··· STUDY TEXT ···
Standard approach for fixing "Oh no! Something has gone wrong."?

Hey team - I somehow broke my eos install with an upgrade. It seems the “Oh no! Something has gone wrong.” screen is a catch-all for many kinds of errors. I would like to be able to provide as much relevant data about my system as possible, but I don’t know where to begin. I can’t find documentation to help me understand the reasonable steps to determine my problem - I’ve searched these forums and the wiki with no success.
So… is there a way to get to a console from the error screen? If so, what would be the normal first things to look at to determine the issue?



Gnome? Press Ctrl+Alt+Fn (where n is 3 or greater), log in:
Check you are upto date

sudo pacman -Syu

Try moving the extensions out of the way, temporarily:

mv ~/.local/share/gnome-shell/extensions ~/.local/share/gnome-shell/extensions-old


Rebuild initramfs:

sudo dracut-rebuild

While I appreciate the sentiment, I don’t think the implied criticism is entirely valid here (as far as I understand it :slight_smile: ) For one thing, a webapp breaking really does leave the user helpless, but generally I appreciate the goal of shielding the user from the feeling that something they did caused the breakage (even if it’s true). I’m investigating distros so I can install linux on machines for users who really really struggle with basic tasks. I think my target audience would be unnecessarily stressed if they just got straightup console log messages.

That said, it would be super helpful to provide some guidance so an intrepid user might start to debug and fix the issue. (e.g. maybe link to @xircon 's helpful post ?)

Could you specify what stage of booting/logging in is giving the error? If it’s during boot, you can follow @xircon 's instructions to access tty3 or whatever you pick. There you should be able to access journals.
···
TASKS.
**1.** Reproduce, from the troubleshooting thread above, everything from "Could you specify" down to "to access journals.".
**2.** Translate this sentence from the troubleshooting thread into French: "Could you specify what stage of booting/logging in is giving the error?"
··· DATA SECTION ···
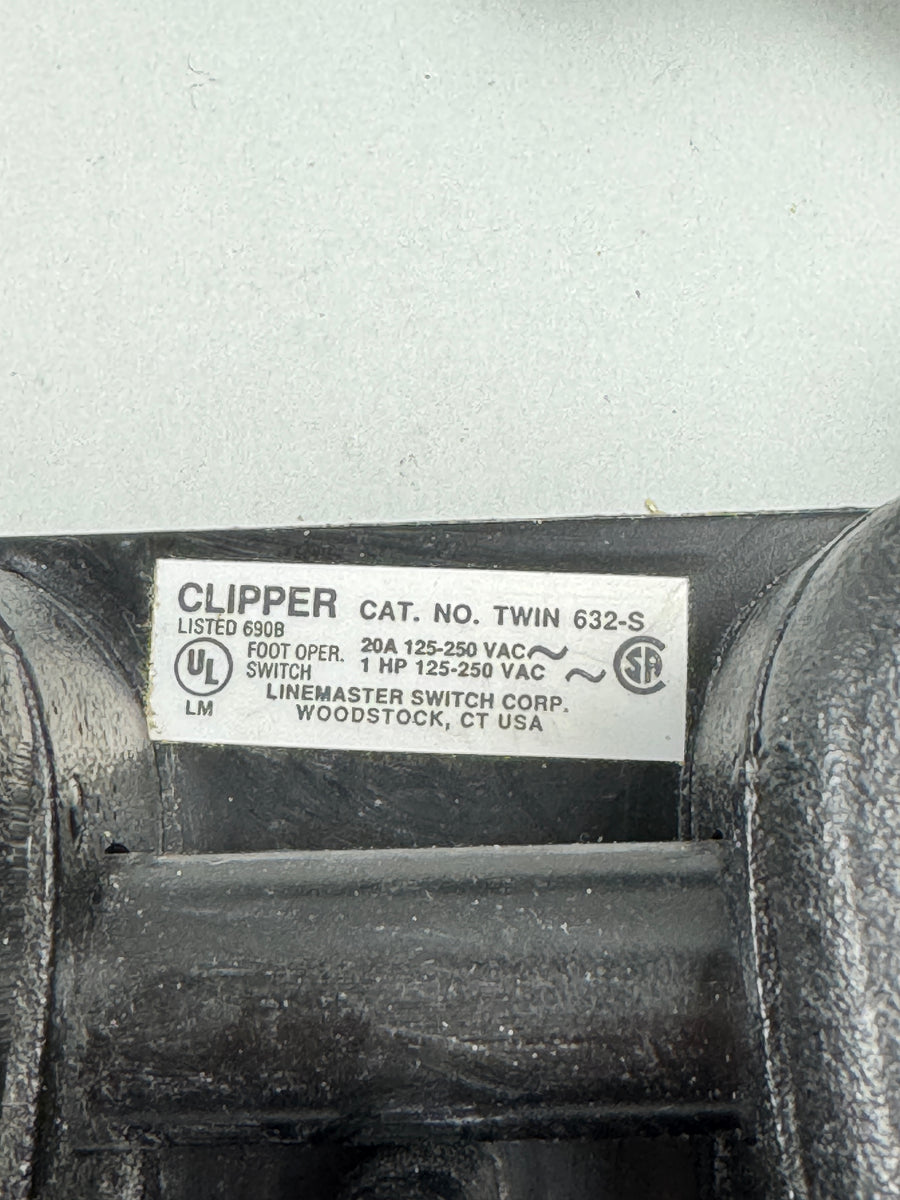 LINEMASTER CLIPPER 632-S TWIN FOOT SWITCH – Puma Export, Inc.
···
ANSWERS TO THE EXERCISE.
**1.**
Could you specify what stage of booting/logging in is giving the error? If it’s during boot, you can follow @xircon 's instructions to access tty3 or whatever you pick. There you should be able to access journals.

**2.** Pourriez-vous préciser à quelle étape du démarrage ou de la connexion l'erreur se produit ?